We don’t allow questions seeking recommendations for books, tools, software libraries, and more. You can edit the question so it can be answered with facts and citations.
Closed 11 months ago.
Improve this question
First of all, great praise goes out to PowerGREP. It's a great program.
But it's not free. Some of its options I'm looking for:
Being able to use .NET regexp's (or similar) to find things in a filtered list of files through subdirectories.

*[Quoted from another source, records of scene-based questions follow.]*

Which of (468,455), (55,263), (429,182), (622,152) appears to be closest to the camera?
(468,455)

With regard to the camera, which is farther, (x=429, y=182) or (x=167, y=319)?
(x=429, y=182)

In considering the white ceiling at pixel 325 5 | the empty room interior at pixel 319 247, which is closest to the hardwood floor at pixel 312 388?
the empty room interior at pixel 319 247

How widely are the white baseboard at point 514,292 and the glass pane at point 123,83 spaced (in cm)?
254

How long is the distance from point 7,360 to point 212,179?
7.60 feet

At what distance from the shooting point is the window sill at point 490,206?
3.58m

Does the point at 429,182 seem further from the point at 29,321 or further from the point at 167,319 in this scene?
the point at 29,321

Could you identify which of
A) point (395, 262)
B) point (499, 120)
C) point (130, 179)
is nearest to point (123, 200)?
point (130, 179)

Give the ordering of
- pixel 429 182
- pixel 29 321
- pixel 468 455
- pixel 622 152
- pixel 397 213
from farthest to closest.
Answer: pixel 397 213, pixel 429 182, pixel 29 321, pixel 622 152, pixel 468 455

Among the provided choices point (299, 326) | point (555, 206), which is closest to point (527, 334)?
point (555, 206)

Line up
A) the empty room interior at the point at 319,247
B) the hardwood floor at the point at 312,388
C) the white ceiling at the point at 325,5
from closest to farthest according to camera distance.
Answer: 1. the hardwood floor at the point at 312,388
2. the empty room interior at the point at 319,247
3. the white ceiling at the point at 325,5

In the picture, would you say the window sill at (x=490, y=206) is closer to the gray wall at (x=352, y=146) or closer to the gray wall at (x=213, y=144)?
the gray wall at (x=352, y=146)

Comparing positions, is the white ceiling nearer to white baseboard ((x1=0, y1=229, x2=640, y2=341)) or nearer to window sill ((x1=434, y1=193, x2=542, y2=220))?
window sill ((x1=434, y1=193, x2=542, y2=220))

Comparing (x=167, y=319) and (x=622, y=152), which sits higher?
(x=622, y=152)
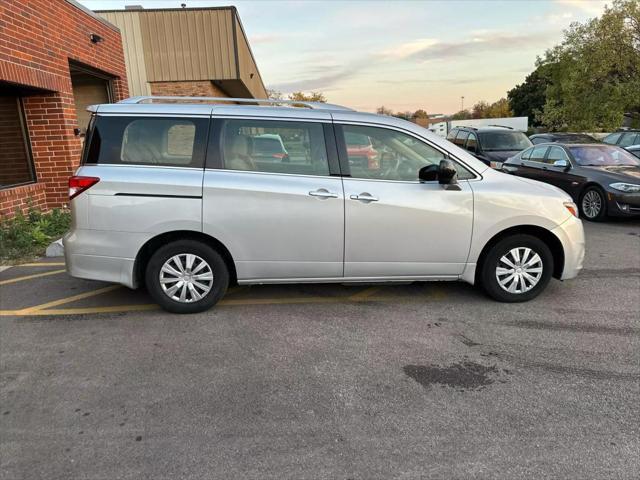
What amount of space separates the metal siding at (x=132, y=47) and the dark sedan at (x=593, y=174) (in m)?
11.3

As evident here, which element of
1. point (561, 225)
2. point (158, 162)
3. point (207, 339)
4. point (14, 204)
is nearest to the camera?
point (207, 339)

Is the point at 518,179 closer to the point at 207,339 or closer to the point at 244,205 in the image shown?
the point at 244,205

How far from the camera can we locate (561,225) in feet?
14.4

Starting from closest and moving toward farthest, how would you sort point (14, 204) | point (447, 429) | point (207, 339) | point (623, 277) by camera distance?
point (447, 429), point (207, 339), point (623, 277), point (14, 204)

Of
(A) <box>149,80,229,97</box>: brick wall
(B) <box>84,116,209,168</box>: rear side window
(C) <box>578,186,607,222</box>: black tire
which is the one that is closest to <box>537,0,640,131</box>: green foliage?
(C) <box>578,186,607,222</box>: black tire

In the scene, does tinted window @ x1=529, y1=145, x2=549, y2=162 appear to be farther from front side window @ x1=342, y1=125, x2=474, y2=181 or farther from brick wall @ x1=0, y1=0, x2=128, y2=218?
brick wall @ x1=0, y1=0, x2=128, y2=218

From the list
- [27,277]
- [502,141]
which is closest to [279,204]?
[27,277]

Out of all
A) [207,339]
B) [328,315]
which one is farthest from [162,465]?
[328,315]

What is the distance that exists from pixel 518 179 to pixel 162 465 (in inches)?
158

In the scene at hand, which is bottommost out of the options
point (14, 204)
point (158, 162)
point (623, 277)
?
point (623, 277)

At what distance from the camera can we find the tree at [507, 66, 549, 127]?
→ 2341 inches

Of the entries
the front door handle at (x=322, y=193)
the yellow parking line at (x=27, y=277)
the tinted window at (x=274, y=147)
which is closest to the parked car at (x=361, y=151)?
the tinted window at (x=274, y=147)

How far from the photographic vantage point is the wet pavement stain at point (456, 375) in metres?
3.17

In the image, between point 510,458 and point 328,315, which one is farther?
point 328,315
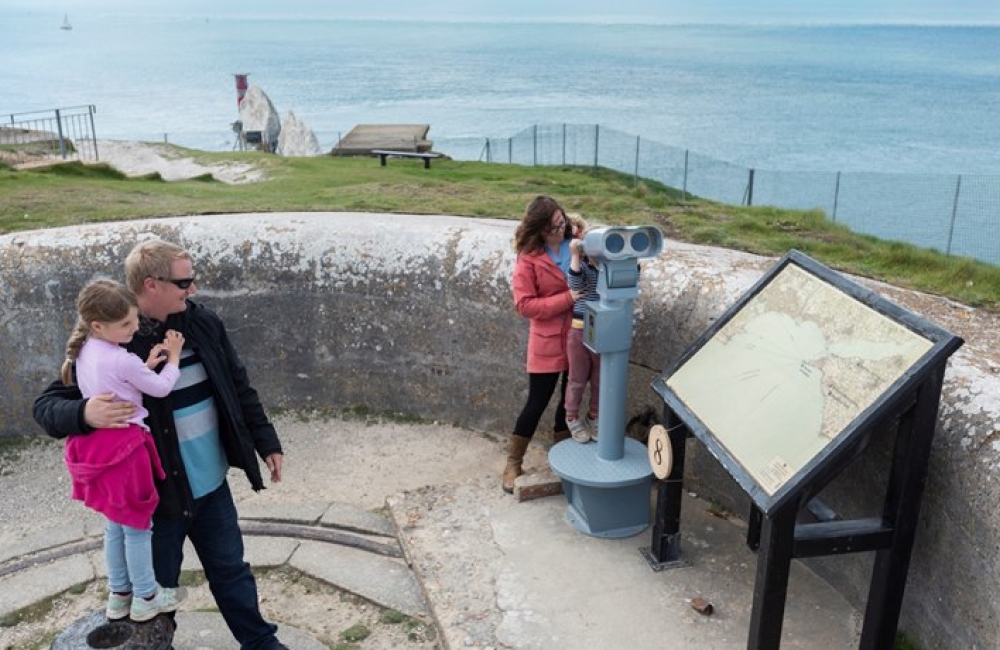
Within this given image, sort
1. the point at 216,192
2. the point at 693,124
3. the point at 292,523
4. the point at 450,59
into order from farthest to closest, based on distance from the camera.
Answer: the point at 450,59 → the point at 693,124 → the point at 216,192 → the point at 292,523

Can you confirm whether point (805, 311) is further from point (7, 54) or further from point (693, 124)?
point (7, 54)

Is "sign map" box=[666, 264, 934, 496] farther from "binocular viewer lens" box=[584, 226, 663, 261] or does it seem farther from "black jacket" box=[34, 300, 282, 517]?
"black jacket" box=[34, 300, 282, 517]

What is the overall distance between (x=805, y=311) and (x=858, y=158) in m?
36.8

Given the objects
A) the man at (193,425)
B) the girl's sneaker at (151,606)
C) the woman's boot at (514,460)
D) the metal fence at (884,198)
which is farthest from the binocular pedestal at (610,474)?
the metal fence at (884,198)

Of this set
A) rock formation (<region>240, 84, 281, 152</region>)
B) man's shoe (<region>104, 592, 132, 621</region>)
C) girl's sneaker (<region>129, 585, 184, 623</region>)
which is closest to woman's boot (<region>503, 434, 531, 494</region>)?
girl's sneaker (<region>129, 585, 184, 623</region>)

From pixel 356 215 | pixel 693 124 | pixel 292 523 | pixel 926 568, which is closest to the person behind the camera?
pixel 926 568

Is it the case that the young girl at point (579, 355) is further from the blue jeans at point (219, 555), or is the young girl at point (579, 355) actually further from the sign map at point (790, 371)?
the blue jeans at point (219, 555)

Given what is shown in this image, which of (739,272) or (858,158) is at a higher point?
(739,272)

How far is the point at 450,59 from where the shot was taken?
4545 inches

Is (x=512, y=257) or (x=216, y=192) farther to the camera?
(x=216, y=192)

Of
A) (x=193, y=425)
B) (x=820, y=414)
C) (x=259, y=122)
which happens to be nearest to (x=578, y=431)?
(x=820, y=414)

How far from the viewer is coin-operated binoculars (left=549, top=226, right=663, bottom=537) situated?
4.38 metres

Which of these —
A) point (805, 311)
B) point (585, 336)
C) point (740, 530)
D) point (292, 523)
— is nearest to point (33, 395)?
point (292, 523)

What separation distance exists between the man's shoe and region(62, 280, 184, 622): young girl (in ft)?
0.82
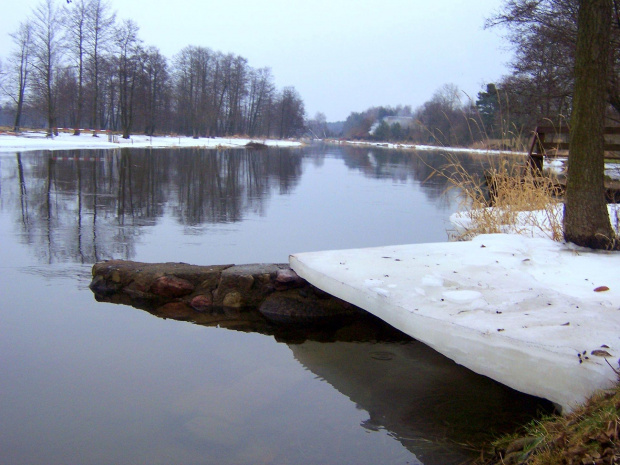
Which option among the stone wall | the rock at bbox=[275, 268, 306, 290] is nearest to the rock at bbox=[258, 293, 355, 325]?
the stone wall

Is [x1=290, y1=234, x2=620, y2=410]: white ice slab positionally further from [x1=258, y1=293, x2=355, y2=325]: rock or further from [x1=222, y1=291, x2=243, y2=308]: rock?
[x1=222, y1=291, x2=243, y2=308]: rock

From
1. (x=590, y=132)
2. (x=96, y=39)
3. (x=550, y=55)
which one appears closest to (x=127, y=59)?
(x=96, y=39)

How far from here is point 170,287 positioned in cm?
521

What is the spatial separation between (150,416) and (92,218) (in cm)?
614

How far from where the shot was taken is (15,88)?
165 feet

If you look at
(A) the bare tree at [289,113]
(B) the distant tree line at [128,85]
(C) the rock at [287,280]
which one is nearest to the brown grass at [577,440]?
(C) the rock at [287,280]

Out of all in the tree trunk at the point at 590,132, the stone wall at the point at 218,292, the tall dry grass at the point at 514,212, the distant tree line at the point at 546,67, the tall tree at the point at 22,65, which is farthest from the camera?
the tall tree at the point at 22,65

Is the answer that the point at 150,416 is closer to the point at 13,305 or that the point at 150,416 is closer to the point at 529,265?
the point at 13,305

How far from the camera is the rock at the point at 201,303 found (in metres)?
5.16

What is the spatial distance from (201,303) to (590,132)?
3.66 meters

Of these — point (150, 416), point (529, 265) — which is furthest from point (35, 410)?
point (529, 265)

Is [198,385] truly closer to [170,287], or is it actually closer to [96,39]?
[170,287]

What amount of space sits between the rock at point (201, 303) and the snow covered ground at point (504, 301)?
0.87 meters

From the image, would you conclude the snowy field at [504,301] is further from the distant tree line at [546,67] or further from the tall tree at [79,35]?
the tall tree at [79,35]
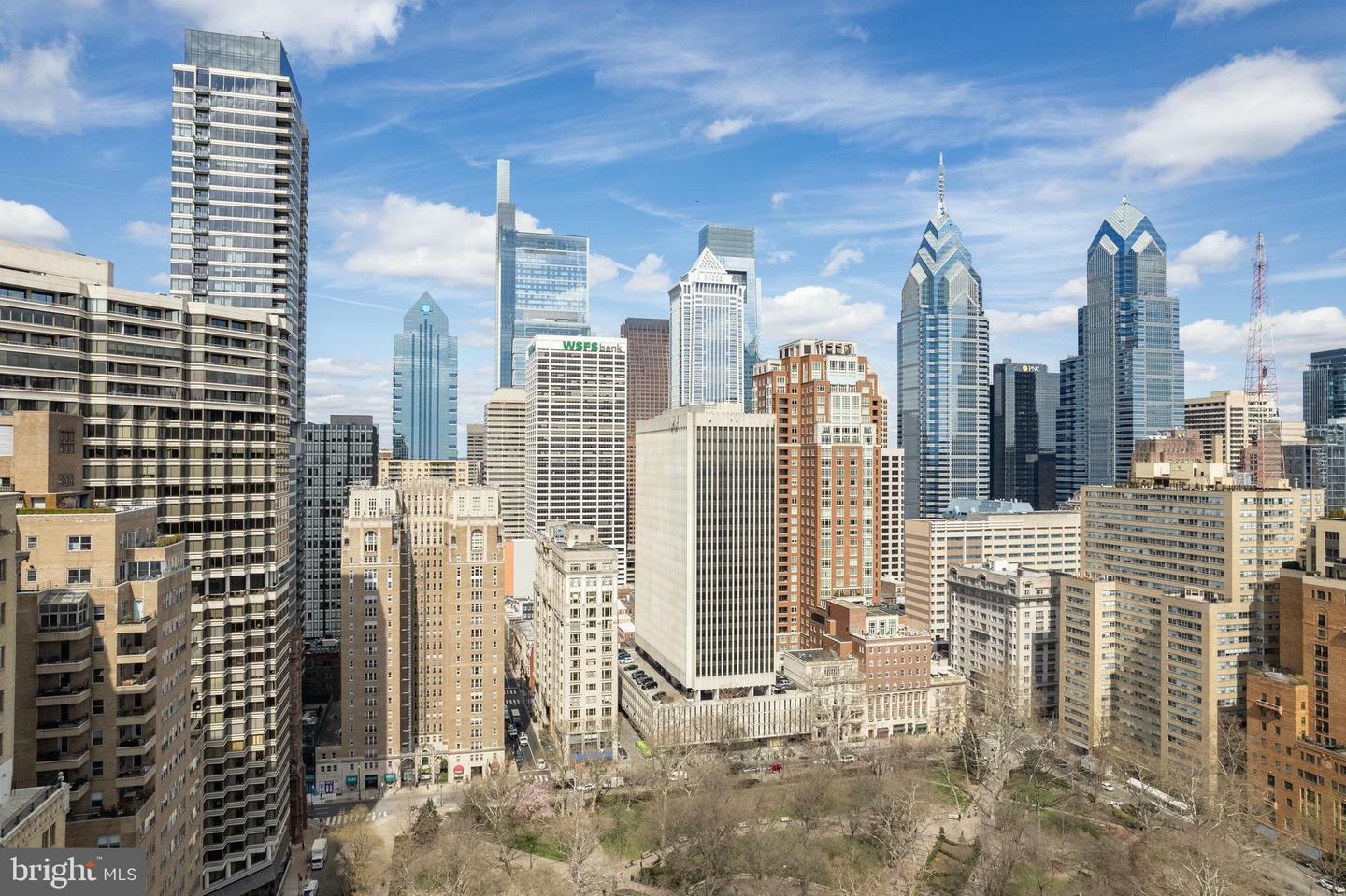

Replacing that stuff with other regexps.
Being able to jump to that part of the file in some sort of editor.
Non commandline.
Being able to copy the results / filename and occurrences of the text.
Low overhead would also be nice, so not too many dependencies, etc.
And I need it on Windows.
I would suggest trying the new dnGrep. It's a .NET application that provides grep-like functionality and has almost all the features you specified.
Here are the features and a sample screenshot:
Shell integration (ability to search from Windows Explorer)
Plain text/regex/XPath search (including case-insensitive search)
Phonetic search (using Bitap and Needleman-Wunch algorithms)
File move/copy/delete actions
Search inside archives (via plug-ins)
Search Microsoft Word documents (via plug-ins)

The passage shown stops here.